Maps are the most common way to guide players around games. Other methods include beacons, landmarks, a compass, trails, and many other things.
Another option I rarely see is what I'll call gradual indicators. By that I mean, a visual feature becomes stronger/weaker or more/less common as the player nears certain places or objects of importance. These gradual indicators can lessen or even negate the need for UI methods which distract from the gameworld.
For example, elevation can be used in this way. In Rise of the Argonauts, the player knows whether he is running towards the palace or the docks of Mycenae by whether the path is sloping upward or downward. The same method can be used in any number of settings, including dungeons and roads. The degree of a slope can be telling, too. If two paths both lead up a mountain, one can be recognizable from the other if it is significantly steeper.
Vegetation can be a gradual indicator. Grass and shrubs might grow tall in one area and shrink or die out toward another. Oaks might dominate one area while mesquite trees dominate another. Both trees might habit an area, but the ratio between them could indicate to the player in which direction he is headed.
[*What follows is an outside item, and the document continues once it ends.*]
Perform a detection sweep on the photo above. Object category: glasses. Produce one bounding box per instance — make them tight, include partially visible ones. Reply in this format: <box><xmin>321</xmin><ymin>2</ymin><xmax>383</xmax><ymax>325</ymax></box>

Architecture and objects can be used in the same way. The facades of buildings and their relationships to each other (such as how far apart they are) can indicate if the area the player is proceeding toward is wealthy or poor, old or new, damaged or undamaged (by war, weather, or graffiti), and so on. Statues and decorations can change in frequency or in subject through an environment. The type of shops or their names can change in style and tone.
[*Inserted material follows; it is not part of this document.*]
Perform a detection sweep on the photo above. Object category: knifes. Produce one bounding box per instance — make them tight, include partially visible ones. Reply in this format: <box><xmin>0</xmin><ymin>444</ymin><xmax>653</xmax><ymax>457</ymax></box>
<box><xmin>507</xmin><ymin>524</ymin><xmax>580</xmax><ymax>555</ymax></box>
Even audio can lead players. The roar of a waterfall or pounding of waves can gradually rise in volume as the player nears them. Likewise, the sounds of animals, the firing of weapons, the chatter and laughter or shouts of NPCs, or a thousand other things.
Animations and even environmental A.I. can guide players. As a player nears a battlefield, he might increasing notice NPCs crouched over and weeping. Or NPCs might be increasingly erratic and skittish... increasingly distressed as the player nears the source of that distress. The NPCs might pace, look around fearfully, or chatter to themselves. Think of the A.I. in Batman: Arkham Asylum and how the Joker's men act differently as they become more aware of Batman's presence and are afraid.
There are countless forms gradual indicators can take. The goal is to help players navigate environments without having to take their eyes off the gameworld or see anything that takes their attention off the story they're experiencing.